DEVLETLERARASI İLİŞKİLERDE DİPLOMATİK İLETİŞİM

İŞLEYİŞİ

Diplomatik iletişim devletlerarası ilişkilerde kullanılan kendine özel siyasal aktörleri ve jargonu olan bir alandır. Diplomatik iletişimin en önemli amacı kamuoyunu etkilemek ve kendi istediği yöne manipüle etmektir. Diplomatik iletişim bir ülkenin bir başka ülkede kazandığı itibar ve yarattığı imajı anlatan semboller olması açısından önem taşımaktadır. Bu bağlamda diplomatik iletişimin bir diğer amacı ise uluslararası kamuoyu yaratmaktır. Günümüzde devletler açısından iyi bir imaj ve olumlu itibar yaratmak küresel kamuoyu oluşturmak önemli hale gelmiştir. Devletler diplomatik iletişim kullanarak uluslararası karar organlarını, uluslar üstü örgütleri ve başka devletleri etkilemek istemekte ve bu şekilde üstünlük kurmaya çalışmaktadır. Günümüzde kamu diplomasisi açısından diplomatik iletişim oldukça önem taşımaktadır.

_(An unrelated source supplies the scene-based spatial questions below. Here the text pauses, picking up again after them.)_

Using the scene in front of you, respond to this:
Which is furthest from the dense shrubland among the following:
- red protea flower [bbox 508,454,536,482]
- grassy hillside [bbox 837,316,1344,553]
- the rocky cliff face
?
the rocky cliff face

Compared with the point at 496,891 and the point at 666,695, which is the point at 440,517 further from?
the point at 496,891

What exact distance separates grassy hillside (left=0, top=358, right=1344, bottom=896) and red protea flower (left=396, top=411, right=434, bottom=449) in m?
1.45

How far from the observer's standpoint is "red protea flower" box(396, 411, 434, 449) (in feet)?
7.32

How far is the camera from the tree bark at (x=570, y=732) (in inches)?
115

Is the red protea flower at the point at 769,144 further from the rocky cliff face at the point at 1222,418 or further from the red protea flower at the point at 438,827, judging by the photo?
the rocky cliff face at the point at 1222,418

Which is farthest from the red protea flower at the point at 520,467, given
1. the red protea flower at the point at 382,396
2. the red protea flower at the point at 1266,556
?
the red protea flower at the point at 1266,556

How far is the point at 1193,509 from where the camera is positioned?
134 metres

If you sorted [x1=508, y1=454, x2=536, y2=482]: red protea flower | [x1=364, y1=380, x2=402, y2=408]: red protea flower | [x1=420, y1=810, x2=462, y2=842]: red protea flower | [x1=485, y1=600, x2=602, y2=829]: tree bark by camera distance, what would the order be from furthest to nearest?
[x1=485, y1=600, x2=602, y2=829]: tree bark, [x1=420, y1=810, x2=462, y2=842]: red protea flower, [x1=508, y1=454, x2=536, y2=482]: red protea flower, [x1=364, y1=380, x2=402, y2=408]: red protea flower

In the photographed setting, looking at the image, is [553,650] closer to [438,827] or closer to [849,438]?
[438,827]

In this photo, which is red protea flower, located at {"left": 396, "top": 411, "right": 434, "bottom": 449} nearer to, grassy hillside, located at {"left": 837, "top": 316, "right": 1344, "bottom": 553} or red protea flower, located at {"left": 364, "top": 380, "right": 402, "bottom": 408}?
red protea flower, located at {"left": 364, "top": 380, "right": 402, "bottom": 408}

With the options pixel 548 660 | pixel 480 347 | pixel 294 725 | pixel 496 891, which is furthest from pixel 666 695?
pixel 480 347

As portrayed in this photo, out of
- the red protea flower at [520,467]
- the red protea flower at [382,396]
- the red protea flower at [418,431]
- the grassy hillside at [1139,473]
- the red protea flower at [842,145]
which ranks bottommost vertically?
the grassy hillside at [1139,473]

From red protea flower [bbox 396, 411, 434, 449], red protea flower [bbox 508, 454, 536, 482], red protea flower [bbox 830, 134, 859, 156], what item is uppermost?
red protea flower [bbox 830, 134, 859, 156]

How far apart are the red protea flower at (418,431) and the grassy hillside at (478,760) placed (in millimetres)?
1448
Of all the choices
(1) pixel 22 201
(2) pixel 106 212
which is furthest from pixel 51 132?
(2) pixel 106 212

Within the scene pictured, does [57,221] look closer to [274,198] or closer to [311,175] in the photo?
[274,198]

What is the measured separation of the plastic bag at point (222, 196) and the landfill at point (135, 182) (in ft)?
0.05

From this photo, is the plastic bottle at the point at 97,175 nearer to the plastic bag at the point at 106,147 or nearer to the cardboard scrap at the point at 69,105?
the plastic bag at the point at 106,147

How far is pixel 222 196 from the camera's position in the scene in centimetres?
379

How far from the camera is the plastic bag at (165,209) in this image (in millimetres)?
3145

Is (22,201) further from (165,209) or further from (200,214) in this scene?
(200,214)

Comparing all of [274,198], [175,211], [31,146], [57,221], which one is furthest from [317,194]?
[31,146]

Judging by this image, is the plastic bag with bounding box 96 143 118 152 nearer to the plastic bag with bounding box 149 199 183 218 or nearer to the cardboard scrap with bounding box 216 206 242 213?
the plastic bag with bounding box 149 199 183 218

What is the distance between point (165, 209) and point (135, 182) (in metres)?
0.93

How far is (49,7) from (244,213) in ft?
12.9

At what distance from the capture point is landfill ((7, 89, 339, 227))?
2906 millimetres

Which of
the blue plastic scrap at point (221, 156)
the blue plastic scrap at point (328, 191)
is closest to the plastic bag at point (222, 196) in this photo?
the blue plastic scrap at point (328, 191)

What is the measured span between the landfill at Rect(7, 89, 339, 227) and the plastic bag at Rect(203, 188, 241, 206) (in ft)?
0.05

Günümüzde diplomatik iletişimi uygulayan Batılı devletler ve özellikle ABD başka ülkelere ulaşmak için ‘demokrasi’, ‘barış’ ve ‘insan hakları’ gibi siyasal söylemleri kullanmaktadır. Bu nedenle küresel siyasal sistemde devletlerin;

ekonomik, siyasal ve kültürel işbirliği içinde bulunmaları, ayrıca karşılıklı işbirliği içinde olmaları diplomatik iletişim kurmaları açısından önem taşımaktadır.

Diplomatik iletişim devletlerarası ilişkilerin işleyiş sürecinde uluslararası siyasal aktörlerin kendi ekonomik, siyasal ve kültürel politikalarını uygulama biçimleri olması nedeniyle diplomasi dilini kullanmaktadır. Örneğin devletlerarası ilişkilerde uluslararası barışın sağlanması, demokrasi, güvenlik, çevre, uluslararası uyuşturucu ticareti, uluslararası insan ticareti, silahsızlanma, ekonomi, para politikaları, gümrük uygulamaları devletlerarası ilişkilerde diplomatik iletişimin temel konuları arasındadır. Bu bağlamda uluslararası kamuoyunun sempatisini kazanmak diplomasinin uygulama alanları içinde yer almaktadır.

Diplomatik iletişim herhangi bir devletin ya da ülkenin küresel sorunlar karşısında kendi diplomatik iletişim tarzını kurarak çözüm üretmesi durumudur. Bir anlamda devletlerin kullandığı diplomatik iletişim tarzları küresel imaj yaratma durumu ile özdeşdeşmektedir. Bu nedenle diplomatik iletişim uluslararası kamuoyu yaratma sürecinde bir anlamda kamu diplomasisi yapmaktadır. Bu bağlamda diplomatik iletişimin kurduğu iletişim dili ikna etme gücü nedeniyle etkili olmak zorundadır.

Günümüzde bir devletin başka devletler üzerinde yarattığı imaj onun uluslararası arenada süren devletlerarası ilişkilerde yürüttüğü diplomatik iletişim dili ile ilgili olmaktadır. Kitle iletişim araçlarının gelişimi ve küreselleşme süreci devletlerin kendilerine iyi bir imaj yaratmaları açısından sürekli bir çaba içine girmelerine neden olmaktadır. Bu nedenle var olan sorunlara ya da ani çıkan krizlere karşı ürettikleri çözümler ve kullandıkları söylemler oldukça önem taşımaktadır.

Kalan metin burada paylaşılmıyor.